// Modified from calcrxc.hoc and stim.hoc of Ted Carnevale
// $Id: stim.hoc,v 1.5 2009/02/24 00:55:27 ted Exp ted $
//
// Calculates the transfer resistances between extracellular stimulating|recording
// electrode(s) and a model neuron. Relies on the principle of reciprocity, which
// assumes that the intervening bath and tissue can be treated as linear. Suppose a
// stimulus current of amplitude Is, applied to a particular configuration of
// extracellular electrode(s), produces a potential Vext(x,y,z) at location (x,y,z).
// Then the transfer resistance between the electrode(s) and (x,y,z) is
// rx(x,y,z) = Vext(x,y,z)/Is
//
// Insert the extracellular and xtra mechanisms in all sections that are subject to
// the extracellular field.

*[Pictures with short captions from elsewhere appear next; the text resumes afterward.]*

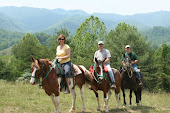 Horseback Riding on a ranch near Asheville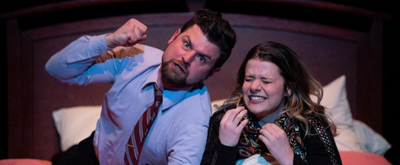 BWW Review: BECKY SHAW Stuns At Gremlin Theatre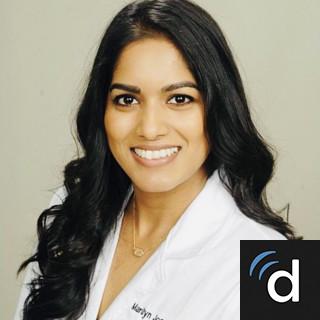 Marilyn Joseph, Acute Care Nurse Practitioner, Tampa, FL, Tampa General Hospital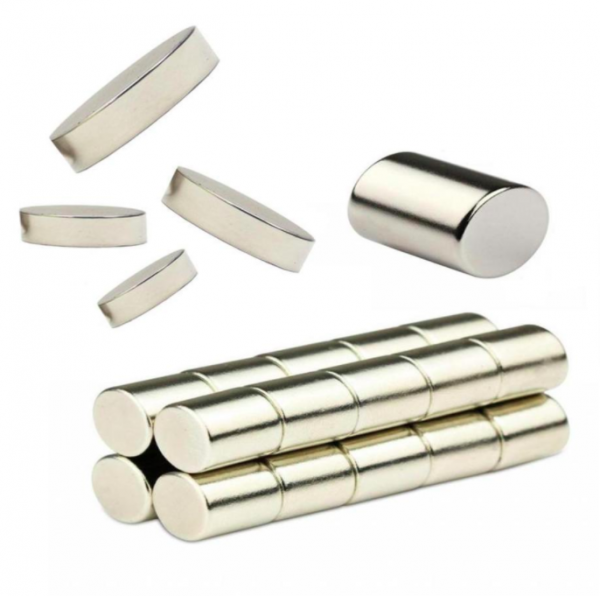 Cylinder Neodymium Magnet for Devices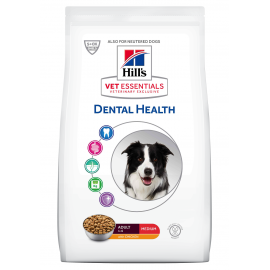 HILL'S VETESSENTIALS Chien Adult Medium 10 Kg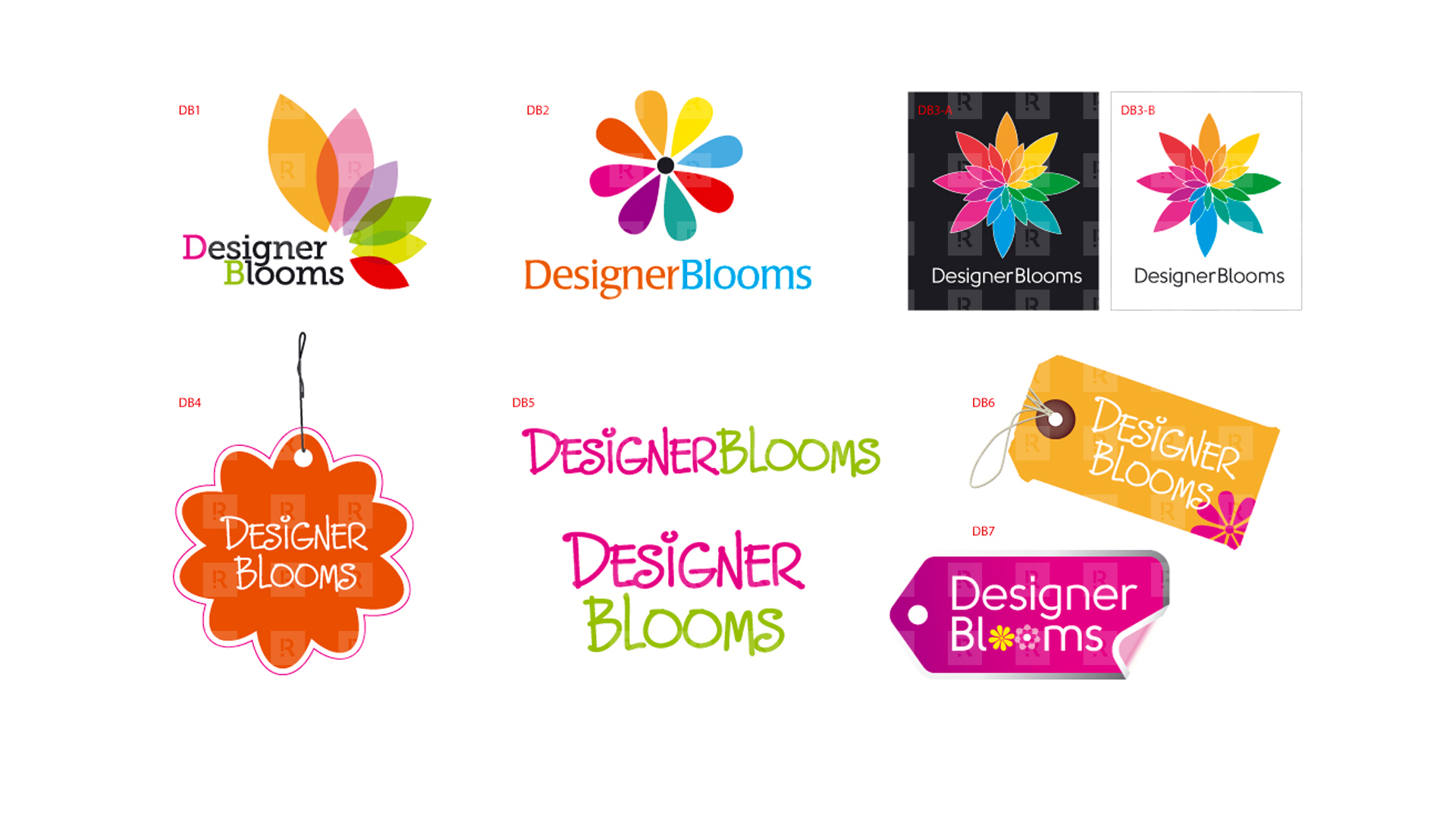 Designer Blooms Logo Design & Studies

Compute the transfer resistance rx for every section that
// contains xtra, as illustrated below. Construct a stimulus waveform template and
// copy it to a Vector. For each internal node along the axon, use this Vector to
// drive is_xtra(x). The xtra mechanism uses the rx values to convert the stimulus
// current waveform into the proper amplitude and sign of the local extracellular
// field.
//
// If rho, b, or c is changed, new_elec() must be invoked to make the changes take
// effect.
//
// To a first approximation, a monopolar stimulating electrode that delivers current
// I produces a field in which potential V is given by
// V = I rho / 4 PI r
// where r is the distance from the center of the electrode.
//
// The principle of superposition may be applied to deal with an arbitrary number of
// monopolar electrodes, or even surface electrodes with different shapes and areas,
// which are located at arbitrary positions, and deliver arbitrary stimulus currents.
//
// The stimulus is constructed from a waveform template that is copied to a Vector.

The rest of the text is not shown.